Understanding Donor-derived Cell-free DNA in Kidney Transplantation: An Overview and Case-based Guide for Clinicians.

Abstract

Kidney transplant recipients undergo lifelong monitoring of allograft function and evaluation for transplant complications. The current monitoring paradigm utilizes blood, urine, and tissue markers that are insensitive, nonspecific, or invasive to obtain. As a result, problems are detected late, after significant damage has accrued, and often beyond the time at which complete resolution is possible. Indeed, most kidney transplants eventually fail, usually because of chronic rejection and other undetected injury. There is a clear need for a transplant-specific biomarker that enables a proactive approach to monitoring via early detection of reversible pathology. A biomarker that supports timely and personalized treatment would assist in achieving the ultimate goal of improving allograft survival and limiting therapeutic toxicity to the recipient. Donor-derived cell-free DNA (ddcfDNA) has been proposed as one such transplant biomarker.

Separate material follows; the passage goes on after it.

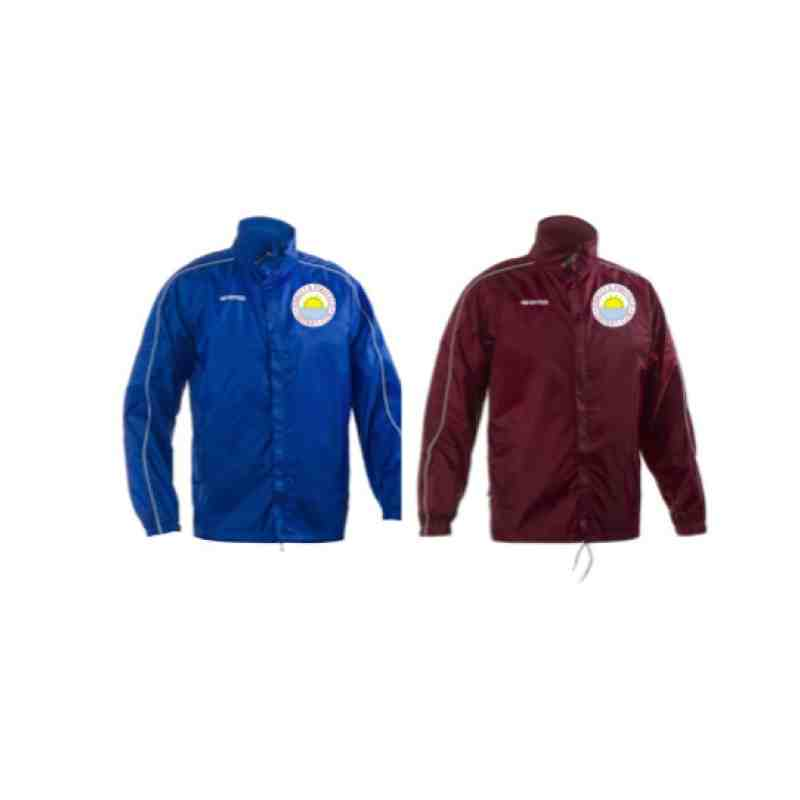 KPFC Senior Training Rain Jacket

Although the test is presently utilized most in the United States, it is conceivable that its use will become more widespread. This review covers aspects of ddcfDNA that support informed use of the test by general nephrologists, including the basic biology of ddcfDNA, methodological nuances of testing, and general recommendations for use in the kidney transplant population. Clinical contexts are used to illustrate evidence-supported interpretation of ddcfDNA results and subsequent management. Finally, knowledge gaps and areas for further study are discussed.